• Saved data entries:
● ● ● ● ● ● ●
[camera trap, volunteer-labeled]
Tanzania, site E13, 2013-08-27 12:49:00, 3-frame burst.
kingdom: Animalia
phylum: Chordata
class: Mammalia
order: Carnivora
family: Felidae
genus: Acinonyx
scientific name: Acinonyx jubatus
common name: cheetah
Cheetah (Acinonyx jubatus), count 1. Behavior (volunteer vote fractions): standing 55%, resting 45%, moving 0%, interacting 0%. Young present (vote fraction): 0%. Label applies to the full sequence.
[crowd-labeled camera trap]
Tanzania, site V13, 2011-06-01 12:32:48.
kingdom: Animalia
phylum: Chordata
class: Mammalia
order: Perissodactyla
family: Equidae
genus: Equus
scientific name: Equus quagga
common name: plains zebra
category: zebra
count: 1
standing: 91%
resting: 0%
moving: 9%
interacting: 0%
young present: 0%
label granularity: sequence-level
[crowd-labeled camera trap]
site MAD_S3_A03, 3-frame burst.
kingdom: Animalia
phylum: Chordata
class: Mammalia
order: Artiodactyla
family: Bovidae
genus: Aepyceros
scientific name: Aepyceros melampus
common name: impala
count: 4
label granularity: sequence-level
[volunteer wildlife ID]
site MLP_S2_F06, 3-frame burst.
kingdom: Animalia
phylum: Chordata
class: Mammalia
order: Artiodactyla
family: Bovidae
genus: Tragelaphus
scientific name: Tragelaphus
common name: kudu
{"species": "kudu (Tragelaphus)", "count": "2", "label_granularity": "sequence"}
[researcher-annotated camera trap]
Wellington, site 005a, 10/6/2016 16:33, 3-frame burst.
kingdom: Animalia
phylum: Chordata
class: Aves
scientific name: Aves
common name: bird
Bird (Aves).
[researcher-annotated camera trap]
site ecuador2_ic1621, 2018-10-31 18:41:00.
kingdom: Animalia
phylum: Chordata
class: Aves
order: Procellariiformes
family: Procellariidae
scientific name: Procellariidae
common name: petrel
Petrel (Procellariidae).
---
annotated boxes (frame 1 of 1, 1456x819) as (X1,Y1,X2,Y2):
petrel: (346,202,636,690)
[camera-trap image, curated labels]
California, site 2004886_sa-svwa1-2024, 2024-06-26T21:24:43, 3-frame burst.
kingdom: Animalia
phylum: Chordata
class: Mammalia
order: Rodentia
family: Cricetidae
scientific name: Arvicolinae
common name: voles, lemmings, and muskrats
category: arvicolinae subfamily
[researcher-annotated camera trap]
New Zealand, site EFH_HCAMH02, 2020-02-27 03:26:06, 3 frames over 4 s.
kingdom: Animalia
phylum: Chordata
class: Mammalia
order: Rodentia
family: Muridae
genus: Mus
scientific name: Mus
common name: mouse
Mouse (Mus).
● ● ● ● ● ● ●
• What is needed:
An exact copy of every record is required here.

• Written response:
[camera trap, volunteer-labeled]
Tanzania, site E13, 2013-08-27 12:49:00, 3-frame burst.
kingdom: Animalia
phylum: Chordata
class: Mammalia
order: Carnivora
family: Felidae
genus: Acinonyx
scientific name: Acinonyx jubatus
common name: cheetah
Cheetah (Acinonyx jubatus), count 1. Behavior (volunteer vote fractions): standing 55%, resting 45%, moving 0%, interacting 0%. Young present (vote fraction): 0%. Label applies to the full sequence.
[crowd-labeled camera trap]
Tanzania, site V13, 2011-06-01 12:32:48.
kingdom: Animalia
phylum: Chordata
class: Mammalia
order: Perissodactyla
family: Equidae
genus: Equus
scientific name: Equus quagga
common name: plains zebra
category: zebra
count: 1
standing: 91%
resting: 0%
moving: 9%
interacting: 0%
young present: 0%
label granularity: sequence-level
[crowd-labeled camera trap]
site MAD_S3_A03, 3-frame burst.
kingdom: Animalia
phylum: Chordata
class: Mammalia
order: Artiodactyla
family: Bovidae
genus: Aepyceros
scientific name: Aepyceros melampus
common name: impala
count: 4
label granularity: sequence-level
[volunteer wildlife ID]
site MLP_S2_F06, 3-frame burst.
kingdom: Animalia
phylum: Chordata
class: Mammalia
order: Artiodactyla
family: Bovidae
genus: Tragelaphus
scientific name: Tragelaphus
common name: kudu
{"species": "kudu (Tragelaphus)", "count": "2", "label_granularity": "sequence"}
[researcher-annotated camera trap]
Wellington, site 005a, 10/6/2016 16:33, 3-frame burst.
kingdom: Animalia
phylum: Chordata
class: Aves
scientific name: Aves
common name: bird
Bird (Aves).
[researcher-annotated camera trap]
site ecuador2_ic1621, 2018-10-31 18:41:00.
kingdom: Animalia
phylum: Chordata
class: Aves
order: Procellariiformes
family: Procellariidae
scientific name: Procellariidae
common name: petrel
Petrel (Procellariidae).
---
annotated boxes (frame 1 of 1, 1456x819) as (X1,Y1,X2,Y2):
petrel: (346,202,636,690)
[camera-trap image, curated labels]
California, site 2004886_sa-svwa1-2024, 2024-06-26T21:24:43, 3-frame burst.
kingdom: Animalia
phylum: Chordata
class: Mammalia
order: Rodentia
family: Cricetidae
scientific name: Arvicolinae
common name: voles, lemmings, and muskrats
category: arvicolinae subfamily
[researcher-annotated camera trap]
New Zealand, site EFH_HCAMH02, 2020-02-27 03:26:06, 3 frames over 4 s.
kingdom: Animalia
phylum: Chordata
class: Mammalia
order: Rodentia
family: Muridae
genus: Mus
scientific name: Mus
common name: mouse
Mouse (Mus).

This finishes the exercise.